Au Théâtre le 13ème art, existe un monde pas comme les autres. Un monde où les cacahuètes peuvent faire trente centimètres de long, où Sherlock Holmes chine les promos dans les grands magasins, et le tueur de Scream débarque à tout moment. Mais avant tout, un monde où une légende épouvante les âmes anglaises. Celle d’une terrible bête assoiffée de vengeance : la chienne des Baskerville.
Il fait beau, il fait chaud, et pourtant… nous voilà une bonne soixantaine à être enfermés dans une même salle, attendant que le rideau se lève. Mais, dès lors que la lumière s’éteint pour nous laisser avec une voix nous contant la terrible légende de cette bête assoiffée de sang, nous oublions le soleil et Paris. Nous voilà à Londres, au 221 Baker Street, dans le mythique appartement du détective Sherlock Holmes et son acolyte, le Docteur Watson.
UN CABARET À L’ANGLAISE
Ainsi nous entrons dans ce récit tumultueux. Holmes, jouant du violon, aux côtés de Watson s’affairant sur un enquête et la logeuse Madame Hudson faisant le tour du salon avec difficulté. Aucun doute, nous voilà au cœur du roman d’Arthur Conan Doyle.
On s’attend alors à suivre une enquête complexe et ficelée, mais très rapidement, c’est par le rire et un rythme effréné bien loin des réflexions fleuve de Sherlock, que la pièce vient nous conquérir.
Si l’humour absurde et complètement décalé peut d’abord surprendre certains, les rires deviennent vite contagieux. À chaque nouvelle entrée de personnage, c’est une couche de folie et d’extravagance en plus, qui vient nous plonger encore un peu plus dans cette histoire, se faisant entrainer toujours un peu plus dans ce délire affriolant.
À chaque entrée de personnage, une couche de folie supplémentaire !
Jeux de mots, éternelles chutes de Madame Hudson, personnages typiques et coups de théâtre à répétition, les comédiens ne nous laissent aucun répit.
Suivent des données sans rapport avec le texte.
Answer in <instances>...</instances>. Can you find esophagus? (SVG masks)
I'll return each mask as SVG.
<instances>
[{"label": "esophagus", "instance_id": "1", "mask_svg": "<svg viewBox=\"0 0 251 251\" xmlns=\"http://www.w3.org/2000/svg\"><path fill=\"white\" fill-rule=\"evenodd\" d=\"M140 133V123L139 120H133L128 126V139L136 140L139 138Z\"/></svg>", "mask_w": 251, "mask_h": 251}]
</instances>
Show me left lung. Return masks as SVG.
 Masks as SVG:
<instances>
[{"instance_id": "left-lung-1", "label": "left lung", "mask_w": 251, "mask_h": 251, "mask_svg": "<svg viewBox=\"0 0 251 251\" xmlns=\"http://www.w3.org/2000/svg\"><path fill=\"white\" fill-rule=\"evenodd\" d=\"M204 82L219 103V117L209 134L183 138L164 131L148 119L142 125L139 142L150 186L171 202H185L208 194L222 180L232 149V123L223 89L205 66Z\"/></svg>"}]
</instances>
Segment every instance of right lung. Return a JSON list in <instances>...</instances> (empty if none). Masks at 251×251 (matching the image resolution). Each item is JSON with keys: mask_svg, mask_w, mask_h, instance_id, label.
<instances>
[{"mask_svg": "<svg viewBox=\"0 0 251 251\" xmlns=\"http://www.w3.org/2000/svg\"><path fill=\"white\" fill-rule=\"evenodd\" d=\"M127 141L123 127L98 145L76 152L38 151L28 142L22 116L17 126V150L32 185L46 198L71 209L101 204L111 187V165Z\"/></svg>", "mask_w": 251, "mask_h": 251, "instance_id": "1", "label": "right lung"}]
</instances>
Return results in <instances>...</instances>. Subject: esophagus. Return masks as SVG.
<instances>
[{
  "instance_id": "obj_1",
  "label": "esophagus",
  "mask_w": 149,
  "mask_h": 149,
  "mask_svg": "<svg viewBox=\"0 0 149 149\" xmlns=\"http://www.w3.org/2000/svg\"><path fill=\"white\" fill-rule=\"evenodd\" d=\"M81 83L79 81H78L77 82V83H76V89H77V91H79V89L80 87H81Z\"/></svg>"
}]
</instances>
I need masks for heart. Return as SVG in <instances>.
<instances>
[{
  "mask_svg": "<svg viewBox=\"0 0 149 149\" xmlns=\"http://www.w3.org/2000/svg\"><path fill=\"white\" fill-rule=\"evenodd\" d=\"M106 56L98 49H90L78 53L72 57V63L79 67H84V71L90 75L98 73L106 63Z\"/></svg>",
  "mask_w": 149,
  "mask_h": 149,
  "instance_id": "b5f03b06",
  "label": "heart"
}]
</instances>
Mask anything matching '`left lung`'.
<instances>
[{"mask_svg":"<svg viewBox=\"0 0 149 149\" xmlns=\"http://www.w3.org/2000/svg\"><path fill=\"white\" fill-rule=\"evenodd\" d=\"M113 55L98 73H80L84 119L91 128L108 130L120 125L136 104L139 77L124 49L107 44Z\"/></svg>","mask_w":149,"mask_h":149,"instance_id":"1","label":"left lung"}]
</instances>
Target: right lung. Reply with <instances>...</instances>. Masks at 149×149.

Dans cette énième investigation de Holmes et ses acolytes, aucun besoin de cogiter, juste de nos yeux ahuris et nos lèvres entrouvertes, dans l’attente du prochain rire, du prochain sursaut. On suit les personnages qui partagent avec nous l’hébétude, le regard béat et lèvres entrouvertes, on se régale de ce théâtre inédit à l’humour déjanté et aux allures de cabaret.
UN MÉLANGE DES GENRES
Car au-delà des rires et de l’absurdité de cette enquête, le metteur en scène, Gwen Aduh, vient faire quelque chose de plus grand encore dans cette pièce. Réveiller nos imaginaires endormis par les conventions théâtrales.
Gwen Aduh nous propose ici une mise en scène mêlant les genres et dont le plaisir se fait ressentir jusque dans nos sièges. Jeux de mots tirés par les cheveux, messages politiques, démolition de quatrième mur, second degré truculent, chants, danses, course poursuites, ombres chinoises et cabaret…Ou comment s’assurer qu’aucun spectateur ne piquera du nez.
On notera la performance des comédiens, qui pour certains enchaînent les changements de personnages dans un rythme affolant. La fiction elle-même ne cesse d’être remise en cause, décalée, parfois mise sur pause.
En somme, pas de règles, sinon celle de prendre un immense plaisir sur le plateau pour nous l’offrir à nous, spectateur. On touche peut-être là, à l’essence communicative du théâtre.
Alors, si parfois être bloqué à Paris sous un ciel bleu et un soleil de plomb peut vous déprimer, n’oubliez pas qu’il existe un monde où le voyage est infini. Un monde vibrant dont le théâtre le 13ème art nous propose une représentation aussi truculente et singulière : celui de l’imaginaire.